Over-The-Air (OTA) firmware update

If the cable already has firmware flashed and is connected to a WiFi network, subsequent updates can be uploaded wirelessly - without a magnet and without plugging it directly into a computer data port.

In the Arduino CLI, export the compiled binary file:

arduino-cli-bin/arduino-cli.exe compile --fqbn "esp32:esp32:esp32s3:CDCOnBoot=default,CPUFreq=80,DFUOnBoot=default,FlashMode=qio,FlashSize=8M,PartitionScheme=default_8MB,UploadSpeed=921600,USBMode=hwcdc" --libraries ~/Documents/Arduino/libraries --output-dir ./build EvilCrowCable-Wind/firmware

And then send it to the cable with a single curl command:

curl -F "image=@./build/firmware.ino.bin" http://192.168.137.22/update

Of course, you need to replace the IP address with the current address of your cable.

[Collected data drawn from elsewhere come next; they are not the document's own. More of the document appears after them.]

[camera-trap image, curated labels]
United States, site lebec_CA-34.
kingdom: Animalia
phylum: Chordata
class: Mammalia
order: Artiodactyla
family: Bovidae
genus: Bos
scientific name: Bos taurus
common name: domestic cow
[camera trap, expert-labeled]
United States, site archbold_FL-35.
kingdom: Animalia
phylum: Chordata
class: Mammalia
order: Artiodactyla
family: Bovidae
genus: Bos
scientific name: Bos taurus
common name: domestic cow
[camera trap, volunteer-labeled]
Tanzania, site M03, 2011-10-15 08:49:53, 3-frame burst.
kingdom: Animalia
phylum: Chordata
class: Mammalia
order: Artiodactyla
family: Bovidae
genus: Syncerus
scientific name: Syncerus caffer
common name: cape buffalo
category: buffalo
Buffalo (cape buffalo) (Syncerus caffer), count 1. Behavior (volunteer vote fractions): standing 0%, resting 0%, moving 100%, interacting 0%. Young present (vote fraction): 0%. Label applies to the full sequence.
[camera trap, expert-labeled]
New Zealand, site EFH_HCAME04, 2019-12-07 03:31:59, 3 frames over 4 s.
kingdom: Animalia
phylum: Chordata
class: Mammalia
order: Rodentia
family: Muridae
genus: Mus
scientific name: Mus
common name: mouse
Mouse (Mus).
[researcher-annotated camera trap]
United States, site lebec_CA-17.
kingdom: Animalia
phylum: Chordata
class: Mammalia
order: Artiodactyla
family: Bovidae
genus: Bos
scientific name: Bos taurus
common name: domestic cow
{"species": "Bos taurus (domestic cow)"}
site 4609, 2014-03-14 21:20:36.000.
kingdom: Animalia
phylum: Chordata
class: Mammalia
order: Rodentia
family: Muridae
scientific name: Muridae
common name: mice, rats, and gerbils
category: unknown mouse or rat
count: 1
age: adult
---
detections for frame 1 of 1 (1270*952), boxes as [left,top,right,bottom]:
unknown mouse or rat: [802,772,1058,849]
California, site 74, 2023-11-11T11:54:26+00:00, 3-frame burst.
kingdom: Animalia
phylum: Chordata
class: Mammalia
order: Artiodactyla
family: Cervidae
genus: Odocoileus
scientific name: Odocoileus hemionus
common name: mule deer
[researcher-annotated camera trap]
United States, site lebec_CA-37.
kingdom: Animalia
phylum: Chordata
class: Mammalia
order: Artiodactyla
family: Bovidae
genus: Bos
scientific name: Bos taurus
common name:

After uploading, the cable will automatically restart.

Summary

The whole process from zero to working firmware looks like this:

  1. Download arduino-cli, clone the repository and libraries
  2. Install ESP32 board manager v3.2.0
  3. Apply the magnet, plug in the cable, check the COM port
  4. Run a single compile --upload command
  5. Set up a hotspot, find the IP, open the panel in a browser

The whole thing - from an empty drive to a working web panel - takes about 15 minutes, most of which is waiting for the ESP32 platform to download. The actual flash takes less than 10 seconds.

The Evil Crow Cable Wind is an interesting tool for security testing and learning about BadUSB attacks. Like any such tool - use it responsibly and only on devices to which you have authorized access. Ethical hacking starts with the owner's consent.